L’équipe juridique de Mme Sinclair-Desgagné, a insisté que le législateur a expressément prévu le remède «draconien» en cas d’irrégularité d’annuler l’élection, tant il accorde une importance aux droits démocratiques.

Selon eux, la loi électorale n’exige pas que cette irrégularité soit intentionnelle ou commise de mauvaise foi.

Le soir de l’élection, en avril dernier, l’annonce des résultats dans la circonscription de Terrebonne a été digne d’un film et pourrait devenir l’un des meilleurs exemples que chaque vote compte.

La candidate libérale avait d’abord été déclarée gagnante par 35 voix. Le résultat a ensuite basculé en faveur de la bloquiste par 44 voix après la validation des résultats du vote.
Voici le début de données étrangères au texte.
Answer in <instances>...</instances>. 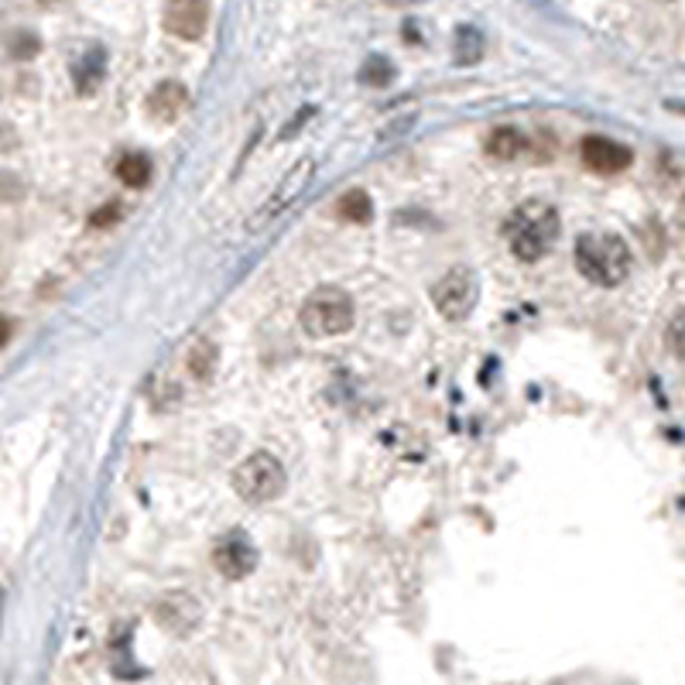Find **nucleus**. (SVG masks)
Wrapping results in <instances>:
<instances>
[{
    "mask_svg": "<svg viewBox=\"0 0 685 685\" xmlns=\"http://www.w3.org/2000/svg\"><path fill=\"white\" fill-rule=\"evenodd\" d=\"M210 24V4L203 0H182V4H172L165 11V28L175 38H199Z\"/></svg>",
    "mask_w": 685,
    "mask_h": 685,
    "instance_id": "nucleus-8",
    "label": "nucleus"
},
{
    "mask_svg": "<svg viewBox=\"0 0 685 685\" xmlns=\"http://www.w3.org/2000/svg\"><path fill=\"white\" fill-rule=\"evenodd\" d=\"M480 52H483V38H480V31L470 28V24H463L460 34H456V62H476Z\"/></svg>",
    "mask_w": 685,
    "mask_h": 685,
    "instance_id": "nucleus-15",
    "label": "nucleus"
},
{
    "mask_svg": "<svg viewBox=\"0 0 685 685\" xmlns=\"http://www.w3.org/2000/svg\"><path fill=\"white\" fill-rule=\"evenodd\" d=\"M668 346L678 360H685V309L668 322Z\"/></svg>",
    "mask_w": 685,
    "mask_h": 685,
    "instance_id": "nucleus-18",
    "label": "nucleus"
},
{
    "mask_svg": "<svg viewBox=\"0 0 685 685\" xmlns=\"http://www.w3.org/2000/svg\"><path fill=\"white\" fill-rule=\"evenodd\" d=\"M309 175H312V161H302V165H299V175L292 172L285 182H281V189H278V195H274V203L268 206V216H271V213H278L281 206H285L292 195H299V189H302V182H305Z\"/></svg>",
    "mask_w": 685,
    "mask_h": 685,
    "instance_id": "nucleus-14",
    "label": "nucleus"
},
{
    "mask_svg": "<svg viewBox=\"0 0 685 685\" xmlns=\"http://www.w3.org/2000/svg\"><path fill=\"white\" fill-rule=\"evenodd\" d=\"M103 72H107V52L103 49H90L87 56H79V62L72 66V83L79 93H93L103 83Z\"/></svg>",
    "mask_w": 685,
    "mask_h": 685,
    "instance_id": "nucleus-10",
    "label": "nucleus"
},
{
    "mask_svg": "<svg viewBox=\"0 0 685 685\" xmlns=\"http://www.w3.org/2000/svg\"><path fill=\"white\" fill-rule=\"evenodd\" d=\"M476 299H480V281L473 268H453L432 285V305L450 322L466 319L476 309Z\"/></svg>",
    "mask_w": 685,
    "mask_h": 685,
    "instance_id": "nucleus-5",
    "label": "nucleus"
},
{
    "mask_svg": "<svg viewBox=\"0 0 685 685\" xmlns=\"http://www.w3.org/2000/svg\"><path fill=\"white\" fill-rule=\"evenodd\" d=\"M189 107V93L182 83H175V79H165V83H158L148 97V113L154 120H179V113Z\"/></svg>",
    "mask_w": 685,
    "mask_h": 685,
    "instance_id": "nucleus-9",
    "label": "nucleus"
},
{
    "mask_svg": "<svg viewBox=\"0 0 685 685\" xmlns=\"http://www.w3.org/2000/svg\"><path fill=\"white\" fill-rule=\"evenodd\" d=\"M360 79H364L367 87H387L394 79V66L384 56H374V59H367L364 69H360Z\"/></svg>",
    "mask_w": 685,
    "mask_h": 685,
    "instance_id": "nucleus-16",
    "label": "nucleus"
},
{
    "mask_svg": "<svg viewBox=\"0 0 685 685\" xmlns=\"http://www.w3.org/2000/svg\"><path fill=\"white\" fill-rule=\"evenodd\" d=\"M8 340H11V319L0 315V346H4Z\"/></svg>",
    "mask_w": 685,
    "mask_h": 685,
    "instance_id": "nucleus-21",
    "label": "nucleus"
},
{
    "mask_svg": "<svg viewBox=\"0 0 685 685\" xmlns=\"http://www.w3.org/2000/svg\"><path fill=\"white\" fill-rule=\"evenodd\" d=\"M576 268L600 289H617L631 274V248L617 233H583L576 240Z\"/></svg>",
    "mask_w": 685,
    "mask_h": 685,
    "instance_id": "nucleus-2",
    "label": "nucleus"
},
{
    "mask_svg": "<svg viewBox=\"0 0 685 685\" xmlns=\"http://www.w3.org/2000/svg\"><path fill=\"white\" fill-rule=\"evenodd\" d=\"M525 148H528V138L521 134V131H514V128H497V131L487 138V154H494V158H501V161L517 158Z\"/></svg>",
    "mask_w": 685,
    "mask_h": 685,
    "instance_id": "nucleus-12",
    "label": "nucleus"
},
{
    "mask_svg": "<svg viewBox=\"0 0 685 685\" xmlns=\"http://www.w3.org/2000/svg\"><path fill=\"white\" fill-rule=\"evenodd\" d=\"M151 172H154L151 158L141 154V151H131V154H124L117 161V179L124 185H131V189H144L151 182Z\"/></svg>",
    "mask_w": 685,
    "mask_h": 685,
    "instance_id": "nucleus-11",
    "label": "nucleus"
},
{
    "mask_svg": "<svg viewBox=\"0 0 685 685\" xmlns=\"http://www.w3.org/2000/svg\"><path fill=\"white\" fill-rule=\"evenodd\" d=\"M580 154H583V165L593 169L596 175H617V172H624L631 161H634V154H631L627 144H621V141H614V138H603V134L583 138Z\"/></svg>",
    "mask_w": 685,
    "mask_h": 685,
    "instance_id": "nucleus-7",
    "label": "nucleus"
},
{
    "mask_svg": "<svg viewBox=\"0 0 685 685\" xmlns=\"http://www.w3.org/2000/svg\"><path fill=\"white\" fill-rule=\"evenodd\" d=\"M285 466L278 463L271 453H251L244 463L233 470V491L248 504H268L285 494Z\"/></svg>",
    "mask_w": 685,
    "mask_h": 685,
    "instance_id": "nucleus-4",
    "label": "nucleus"
},
{
    "mask_svg": "<svg viewBox=\"0 0 685 685\" xmlns=\"http://www.w3.org/2000/svg\"><path fill=\"white\" fill-rule=\"evenodd\" d=\"M213 364H216V350H213V343H199V346L192 350V356H189V371H192L199 381H206V377L213 374Z\"/></svg>",
    "mask_w": 685,
    "mask_h": 685,
    "instance_id": "nucleus-17",
    "label": "nucleus"
},
{
    "mask_svg": "<svg viewBox=\"0 0 685 685\" xmlns=\"http://www.w3.org/2000/svg\"><path fill=\"white\" fill-rule=\"evenodd\" d=\"M336 213L343 220H350V223H371L374 220V203H371L367 192L350 189V192H343V199L336 203Z\"/></svg>",
    "mask_w": 685,
    "mask_h": 685,
    "instance_id": "nucleus-13",
    "label": "nucleus"
},
{
    "mask_svg": "<svg viewBox=\"0 0 685 685\" xmlns=\"http://www.w3.org/2000/svg\"><path fill=\"white\" fill-rule=\"evenodd\" d=\"M213 566L226 576V580H244L258 570V548L248 535H226L216 542L213 548Z\"/></svg>",
    "mask_w": 685,
    "mask_h": 685,
    "instance_id": "nucleus-6",
    "label": "nucleus"
},
{
    "mask_svg": "<svg viewBox=\"0 0 685 685\" xmlns=\"http://www.w3.org/2000/svg\"><path fill=\"white\" fill-rule=\"evenodd\" d=\"M38 49H42V42H38V38L28 34V31H21V34L11 38V56H14V59H31V56H38Z\"/></svg>",
    "mask_w": 685,
    "mask_h": 685,
    "instance_id": "nucleus-19",
    "label": "nucleus"
},
{
    "mask_svg": "<svg viewBox=\"0 0 685 685\" xmlns=\"http://www.w3.org/2000/svg\"><path fill=\"white\" fill-rule=\"evenodd\" d=\"M117 216H120V203H107L103 210H97V213L90 216V223H93V226H113Z\"/></svg>",
    "mask_w": 685,
    "mask_h": 685,
    "instance_id": "nucleus-20",
    "label": "nucleus"
},
{
    "mask_svg": "<svg viewBox=\"0 0 685 685\" xmlns=\"http://www.w3.org/2000/svg\"><path fill=\"white\" fill-rule=\"evenodd\" d=\"M353 299L336 289V285H322L315 289L305 305H302V330L309 336H340L353 326Z\"/></svg>",
    "mask_w": 685,
    "mask_h": 685,
    "instance_id": "nucleus-3",
    "label": "nucleus"
},
{
    "mask_svg": "<svg viewBox=\"0 0 685 685\" xmlns=\"http://www.w3.org/2000/svg\"><path fill=\"white\" fill-rule=\"evenodd\" d=\"M558 213L552 203L545 199H528V203H521L507 223H504V240H507V251L517 258V261H542L558 240Z\"/></svg>",
    "mask_w": 685,
    "mask_h": 685,
    "instance_id": "nucleus-1",
    "label": "nucleus"
}]
</instances>
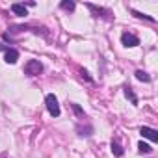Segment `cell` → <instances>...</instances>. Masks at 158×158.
<instances>
[{
  "instance_id": "obj_17",
  "label": "cell",
  "mask_w": 158,
  "mask_h": 158,
  "mask_svg": "<svg viewBox=\"0 0 158 158\" xmlns=\"http://www.w3.org/2000/svg\"><path fill=\"white\" fill-rule=\"evenodd\" d=\"M8 48H10V47H6V45H2V43H0V50H4V52H6Z\"/></svg>"
},
{
  "instance_id": "obj_12",
  "label": "cell",
  "mask_w": 158,
  "mask_h": 158,
  "mask_svg": "<svg viewBox=\"0 0 158 158\" xmlns=\"http://www.w3.org/2000/svg\"><path fill=\"white\" fill-rule=\"evenodd\" d=\"M60 8H61V10H65V11H74L76 4L73 2V0H63V2L60 4Z\"/></svg>"
},
{
  "instance_id": "obj_4",
  "label": "cell",
  "mask_w": 158,
  "mask_h": 158,
  "mask_svg": "<svg viewBox=\"0 0 158 158\" xmlns=\"http://www.w3.org/2000/svg\"><path fill=\"white\" fill-rule=\"evenodd\" d=\"M121 43H123V47H138V45H139V37L134 35V34L125 32V34L121 35Z\"/></svg>"
},
{
  "instance_id": "obj_7",
  "label": "cell",
  "mask_w": 158,
  "mask_h": 158,
  "mask_svg": "<svg viewBox=\"0 0 158 158\" xmlns=\"http://www.w3.org/2000/svg\"><path fill=\"white\" fill-rule=\"evenodd\" d=\"M11 11L17 15V17H26L28 15V8L24 6V4H11Z\"/></svg>"
},
{
  "instance_id": "obj_13",
  "label": "cell",
  "mask_w": 158,
  "mask_h": 158,
  "mask_svg": "<svg viewBox=\"0 0 158 158\" xmlns=\"http://www.w3.org/2000/svg\"><path fill=\"white\" fill-rule=\"evenodd\" d=\"M138 149H139L141 154H149V152H152V147H151L149 143H145V141H139V143H138Z\"/></svg>"
},
{
  "instance_id": "obj_9",
  "label": "cell",
  "mask_w": 158,
  "mask_h": 158,
  "mask_svg": "<svg viewBox=\"0 0 158 158\" xmlns=\"http://www.w3.org/2000/svg\"><path fill=\"white\" fill-rule=\"evenodd\" d=\"M123 91H125L127 99H130V102H132L134 106H138V102H139V101H138V95L134 93V89H132L130 86H125V89H123Z\"/></svg>"
},
{
  "instance_id": "obj_8",
  "label": "cell",
  "mask_w": 158,
  "mask_h": 158,
  "mask_svg": "<svg viewBox=\"0 0 158 158\" xmlns=\"http://www.w3.org/2000/svg\"><path fill=\"white\" fill-rule=\"evenodd\" d=\"M110 147H112V152H114V156H123L125 154V149H123V145L117 141V139H112V143H110Z\"/></svg>"
},
{
  "instance_id": "obj_14",
  "label": "cell",
  "mask_w": 158,
  "mask_h": 158,
  "mask_svg": "<svg viewBox=\"0 0 158 158\" xmlns=\"http://www.w3.org/2000/svg\"><path fill=\"white\" fill-rule=\"evenodd\" d=\"M76 132L80 134V136H91V134H93V127H86V128L76 127Z\"/></svg>"
},
{
  "instance_id": "obj_6",
  "label": "cell",
  "mask_w": 158,
  "mask_h": 158,
  "mask_svg": "<svg viewBox=\"0 0 158 158\" xmlns=\"http://www.w3.org/2000/svg\"><path fill=\"white\" fill-rule=\"evenodd\" d=\"M4 60H6V63H17V60H19V50H15V48H8L6 52H4Z\"/></svg>"
},
{
  "instance_id": "obj_16",
  "label": "cell",
  "mask_w": 158,
  "mask_h": 158,
  "mask_svg": "<svg viewBox=\"0 0 158 158\" xmlns=\"http://www.w3.org/2000/svg\"><path fill=\"white\" fill-rule=\"evenodd\" d=\"M80 74H82V78H86V80H88L89 84H93V78L89 76V73H88L86 69H80Z\"/></svg>"
},
{
  "instance_id": "obj_1",
  "label": "cell",
  "mask_w": 158,
  "mask_h": 158,
  "mask_svg": "<svg viewBox=\"0 0 158 158\" xmlns=\"http://www.w3.org/2000/svg\"><path fill=\"white\" fill-rule=\"evenodd\" d=\"M45 104H47V110H48V114H50L52 117H60L61 110H60V104H58V99H56L54 93H48V95L45 97Z\"/></svg>"
},
{
  "instance_id": "obj_10",
  "label": "cell",
  "mask_w": 158,
  "mask_h": 158,
  "mask_svg": "<svg viewBox=\"0 0 158 158\" xmlns=\"http://www.w3.org/2000/svg\"><path fill=\"white\" fill-rule=\"evenodd\" d=\"M134 74H136V78H138L139 82H151V76H149V73H145L143 69H138Z\"/></svg>"
},
{
  "instance_id": "obj_11",
  "label": "cell",
  "mask_w": 158,
  "mask_h": 158,
  "mask_svg": "<svg viewBox=\"0 0 158 158\" xmlns=\"http://www.w3.org/2000/svg\"><path fill=\"white\" fill-rule=\"evenodd\" d=\"M130 13H132L134 17H138V19H145V21H149V23H156V19L151 17V15H147V13H141V11H136V10H130Z\"/></svg>"
},
{
  "instance_id": "obj_2",
  "label": "cell",
  "mask_w": 158,
  "mask_h": 158,
  "mask_svg": "<svg viewBox=\"0 0 158 158\" xmlns=\"http://www.w3.org/2000/svg\"><path fill=\"white\" fill-rule=\"evenodd\" d=\"M41 73H43V63L39 60H30L24 65V74H28V76H37Z\"/></svg>"
},
{
  "instance_id": "obj_15",
  "label": "cell",
  "mask_w": 158,
  "mask_h": 158,
  "mask_svg": "<svg viewBox=\"0 0 158 158\" xmlns=\"http://www.w3.org/2000/svg\"><path fill=\"white\" fill-rule=\"evenodd\" d=\"M71 108H73V112H74L78 117H84V110L78 106V104H74V102H73V104H71Z\"/></svg>"
},
{
  "instance_id": "obj_5",
  "label": "cell",
  "mask_w": 158,
  "mask_h": 158,
  "mask_svg": "<svg viewBox=\"0 0 158 158\" xmlns=\"http://www.w3.org/2000/svg\"><path fill=\"white\" fill-rule=\"evenodd\" d=\"M139 134H141L143 138L151 139L152 143H156V141H158V132H156L154 128H151V127H141V128H139Z\"/></svg>"
},
{
  "instance_id": "obj_3",
  "label": "cell",
  "mask_w": 158,
  "mask_h": 158,
  "mask_svg": "<svg viewBox=\"0 0 158 158\" xmlns=\"http://www.w3.org/2000/svg\"><path fill=\"white\" fill-rule=\"evenodd\" d=\"M86 8L93 13V17L108 19V15H112V13H110V10H106V8H99V6H95V4H91V2H86Z\"/></svg>"
}]
</instances>
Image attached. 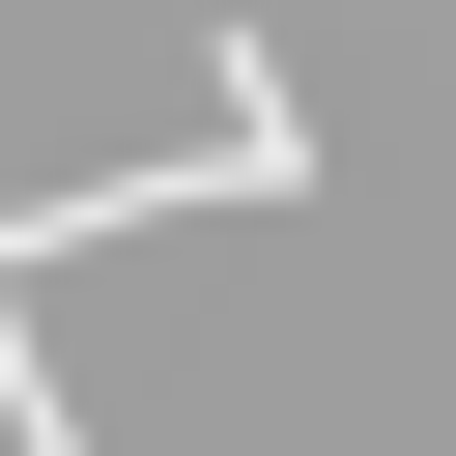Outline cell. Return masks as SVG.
I'll return each instance as SVG.
<instances>
[{
    "instance_id": "2",
    "label": "cell",
    "mask_w": 456,
    "mask_h": 456,
    "mask_svg": "<svg viewBox=\"0 0 456 456\" xmlns=\"http://www.w3.org/2000/svg\"><path fill=\"white\" fill-rule=\"evenodd\" d=\"M0 456H114V428L57 399V342H28V200H0Z\"/></svg>"
},
{
    "instance_id": "1",
    "label": "cell",
    "mask_w": 456,
    "mask_h": 456,
    "mask_svg": "<svg viewBox=\"0 0 456 456\" xmlns=\"http://www.w3.org/2000/svg\"><path fill=\"white\" fill-rule=\"evenodd\" d=\"M200 171H228V200H314V86H285V28H228V86H200Z\"/></svg>"
}]
</instances>
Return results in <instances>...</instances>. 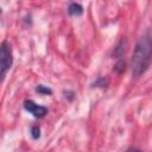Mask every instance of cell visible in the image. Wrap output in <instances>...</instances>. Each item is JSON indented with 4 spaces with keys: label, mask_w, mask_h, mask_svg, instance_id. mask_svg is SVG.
Segmentation results:
<instances>
[{
    "label": "cell",
    "mask_w": 152,
    "mask_h": 152,
    "mask_svg": "<svg viewBox=\"0 0 152 152\" xmlns=\"http://www.w3.org/2000/svg\"><path fill=\"white\" fill-rule=\"evenodd\" d=\"M152 62V28H148L137 42L132 61L131 69L132 76L139 77L146 72Z\"/></svg>",
    "instance_id": "obj_1"
},
{
    "label": "cell",
    "mask_w": 152,
    "mask_h": 152,
    "mask_svg": "<svg viewBox=\"0 0 152 152\" xmlns=\"http://www.w3.org/2000/svg\"><path fill=\"white\" fill-rule=\"evenodd\" d=\"M13 64V57H12V49L7 40H4L1 43V57H0V66H1V80L5 78L7 71L11 69Z\"/></svg>",
    "instance_id": "obj_2"
},
{
    "label": "cell",
    "mask_w": 152,
    "mask_h": 152,
    "mask_svg": "<svg viewBox=\"0 0 152 152\" xmlns=\"http://www.w3.org/2000/svg\"><path fill=\"white\" fill-rule=\"evenodd\" d=\"M24 108H25V110H27L30 114H32L34 118H38V119L44 118L48 114V108L46 107L40 106V104L36 103L32 100H26L24 102Z\"/></svg>",
    "instance_id": "obj_3"
},
{
    "label": "cell",
    "mask_w": 152,
    "mask_h": 152,
    "mask_svg": "<svg viewBox=\"0 0 152 152\" xmlns=\"http://www.w3.org/2000/svg\"><path fill=\"white\" fill-rule=\"evenodd\" d=\"M68 13L72 17H80L83 14V7L77 2H71L68 7Z\"/></svg>",
    "instance_id": "obj_4"
},
{
    "label": "cell",
    "mask_w": 152,
    "mask_h": 152,
    "mask_svg": "<svg viewBox=\"0 0 152 152\" xmlns=\"http://www.w3.org/2000/svg\"><path fill=\"white\" fill-rule=\"evenodd\" d=\"M36 91L40 95H51L52 94V90L49 88V87H45L43 84H38L36 87Z\"/></svg>",
    "instance_id": "obj_5"
},
{
    "label": "cell",
    "mask_w": 152,
    "mask_h": 152,
    "mask_svg": "<svg viewBox=\"0 0 152 152\" xmlns=\"http://www.w3.org/2000/svg\"><path fill=\"white\" fill-rule=\"evenodd\" d=\"M107 84H108V80L104 77H100L97 81L93 83V87H106Z\"/></svg>",
    "instance_id": "obj_6"
},
{
    "label": "cell",
    "mask_w": 152,
    "mask_h": 152,
    "mask_svg": "<svg viewBox=\"0 0 152 152\" xmlns=\"http://www.w3.org/2000/svg\"><path fill=\"white\" fill-rule=\"evenodd\" d=\"M31 135H32L33 139H38L40 137V128H39V126L36 125V126L31 127Z\"/></svg>",
    "instance_id": "obj_7"
},
{
    "label": "cell",
    "mask_w": 152,
    "mask_h": 152,
    "mask_svg": "<svg viewBox=\"0 0 152 152\" xmlns=\"http://www.w3.org/2000/svg\"><path fill=\"white\" fill-rule=\"evenodd\" d=\"M126 152H141V151L138 150V148H129V150H127Z\"/></svg>",
    "instance_id": "obj_8"
}]
</instances>
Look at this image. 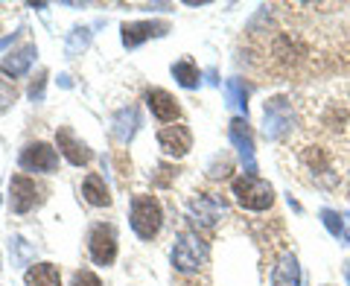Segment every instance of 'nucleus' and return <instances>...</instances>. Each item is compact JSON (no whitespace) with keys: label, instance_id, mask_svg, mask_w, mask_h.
<instances>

Un juge qui a examiné chaque bulletin de vote a finalement conclu que la libérale avait obtenu 23 352 voix, soit une de plus que la bloquiste.

Dans la foulée de ce résultat serré, une citoyenne de la région a révélé avoir voté pour le Bloc, mais que son vote n’avait pas été compté, son bulletin de vote lui ayant été retourné après l’élection en raison d’une erreur d’adresse sur l’enveloppe.

En cas d’égalité des voix après un dépouillement judiciaire, la loi fédérale prévoit la reprise de l’élection. À titre d’information, il en va de même dans la loi électorale québécoise. Or, dans les municipalités de la province, les candidats terminant à égalité au premier rang se font imposer un cruel tirage au sort.